Source:
Les fumées toxiques qui ont recouvert jeudi le littoral du Metn et une bonne partie de Beyrouth suite à l’incendie dans la décharge de Bourj Hammoud-Jdeidé sont venues rappeler aux Libanais un dossier que les autorités espéraient reléguer au deuxième plan, celui des déchets ménagers.
Le feu a pris dans une décharge qui s’est transformée, au fil des années, en une montagne d’une quarantaine de mètres de haut, celle de Jdeidé (Metn-Nord). Comme sa sœur (presque) jumelle de Costa Brava (sud de Beyrouth), cette décharge a vu le jour en 2016, dans le cadre d’un plan qui devait mettre fin à la terrible crise des déchets de 2015-2016. La durée de vie des deux sites côtiers qui bordent la capitale au sud et au nord était de quatre ans : huit ans et plusieurs crises plus tard, ils sont toujours là. Malgré la saturation de ces décharges, les contrats des deux entrepreneurs avec l’État ont été prorogés jusqu’à… fin 2026, a confirmé à L’Orient-Le Jour une source autorisée.

Travail à faire:
(a) Recopiez fidèlement le passage de l'article sur la décharge de Jdeidé qui commence par « Les fumées toxiques » et se poursuit jusqu'à « des déchets ménagers. ».
(b) Rédigez la suite de l'article sur l'incendie de la décharge de Jdeidé, en reprenant juste après sa dernière phrase.
Ces données forment un matériau indépendant de l'article sur la décharge de Jdeidé.

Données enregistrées

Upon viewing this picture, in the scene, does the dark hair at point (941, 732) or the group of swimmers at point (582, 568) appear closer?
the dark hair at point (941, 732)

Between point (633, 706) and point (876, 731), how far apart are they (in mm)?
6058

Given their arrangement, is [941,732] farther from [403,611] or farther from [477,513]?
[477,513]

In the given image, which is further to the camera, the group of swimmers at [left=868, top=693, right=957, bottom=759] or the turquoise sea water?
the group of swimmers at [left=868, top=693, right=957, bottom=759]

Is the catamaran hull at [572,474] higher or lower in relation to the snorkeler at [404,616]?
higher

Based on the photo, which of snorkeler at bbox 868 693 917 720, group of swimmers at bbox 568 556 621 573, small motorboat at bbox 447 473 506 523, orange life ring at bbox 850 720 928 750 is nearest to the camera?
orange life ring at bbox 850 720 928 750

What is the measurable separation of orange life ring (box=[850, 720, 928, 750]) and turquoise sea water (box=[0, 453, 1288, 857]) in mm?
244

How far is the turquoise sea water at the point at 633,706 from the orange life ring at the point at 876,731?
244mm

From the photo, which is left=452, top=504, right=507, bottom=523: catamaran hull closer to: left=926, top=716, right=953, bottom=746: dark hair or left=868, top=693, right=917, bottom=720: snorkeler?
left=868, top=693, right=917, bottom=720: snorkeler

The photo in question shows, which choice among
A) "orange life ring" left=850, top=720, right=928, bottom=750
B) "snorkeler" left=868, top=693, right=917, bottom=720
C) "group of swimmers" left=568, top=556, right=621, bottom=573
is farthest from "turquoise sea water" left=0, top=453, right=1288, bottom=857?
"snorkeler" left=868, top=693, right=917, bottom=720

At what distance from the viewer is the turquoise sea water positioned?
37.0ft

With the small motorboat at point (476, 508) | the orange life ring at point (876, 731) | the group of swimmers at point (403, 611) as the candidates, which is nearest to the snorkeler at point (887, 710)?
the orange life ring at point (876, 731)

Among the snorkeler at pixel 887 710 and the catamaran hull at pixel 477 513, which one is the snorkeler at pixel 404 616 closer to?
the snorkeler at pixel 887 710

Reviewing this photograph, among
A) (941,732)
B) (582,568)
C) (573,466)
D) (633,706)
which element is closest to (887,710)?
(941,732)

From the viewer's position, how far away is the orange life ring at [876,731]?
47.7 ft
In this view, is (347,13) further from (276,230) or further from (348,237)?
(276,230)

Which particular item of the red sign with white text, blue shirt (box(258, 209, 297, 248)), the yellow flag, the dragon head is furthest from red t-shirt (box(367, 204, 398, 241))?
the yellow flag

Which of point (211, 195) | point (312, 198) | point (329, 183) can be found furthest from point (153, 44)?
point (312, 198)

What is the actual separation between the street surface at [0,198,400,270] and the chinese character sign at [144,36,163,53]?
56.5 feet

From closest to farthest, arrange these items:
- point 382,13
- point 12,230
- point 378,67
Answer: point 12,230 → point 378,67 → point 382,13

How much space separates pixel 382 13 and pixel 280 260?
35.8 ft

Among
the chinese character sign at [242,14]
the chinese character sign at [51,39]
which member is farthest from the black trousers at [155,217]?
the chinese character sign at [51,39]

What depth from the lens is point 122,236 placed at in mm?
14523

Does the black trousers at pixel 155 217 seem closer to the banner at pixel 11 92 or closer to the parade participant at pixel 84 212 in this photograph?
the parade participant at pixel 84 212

Résultats par consigne:
(a)
Les fumées toxiques qui ont recouvert jeudi le littoral du Metn et une bonne partie de Beyrouth suite à l’incendie dans la décharge de Bourj Hammoud-Jdeidé sont venues rappeler aux Libanais un dossier que les autorités espéraient reléguer au deuxième plan, celui des déchets ménagers.

(b)
« Un incendie n’était qu’une question de temps »
Pour les experts et les écologistes, cet incendie était tout sauf une surprise. « Avec une composition des déchets à plus de 70 % organique (les restes d’aliments qui dégagent des gaz et des liquides, NDLR) et des températures qui ont souvent dépassé les 30 degrés cet été, on a créé les conditions idéales de la fermentation, un incendie n’était donc qu’une question de temps », estime Ziad Abichaker, ingénieur expert en traitement des déchets. Pour lui, les poches de méthane à l’intérieur de cet immense amas d’ordures pourrissantes n’ont fait que grandir, ce qui pourrait avoir mené à une combustion spontanée sur le site. La Défense civile pense que l’incendie aurait pu être d’origine criminelle ou accidentelle. Le résultat est le même.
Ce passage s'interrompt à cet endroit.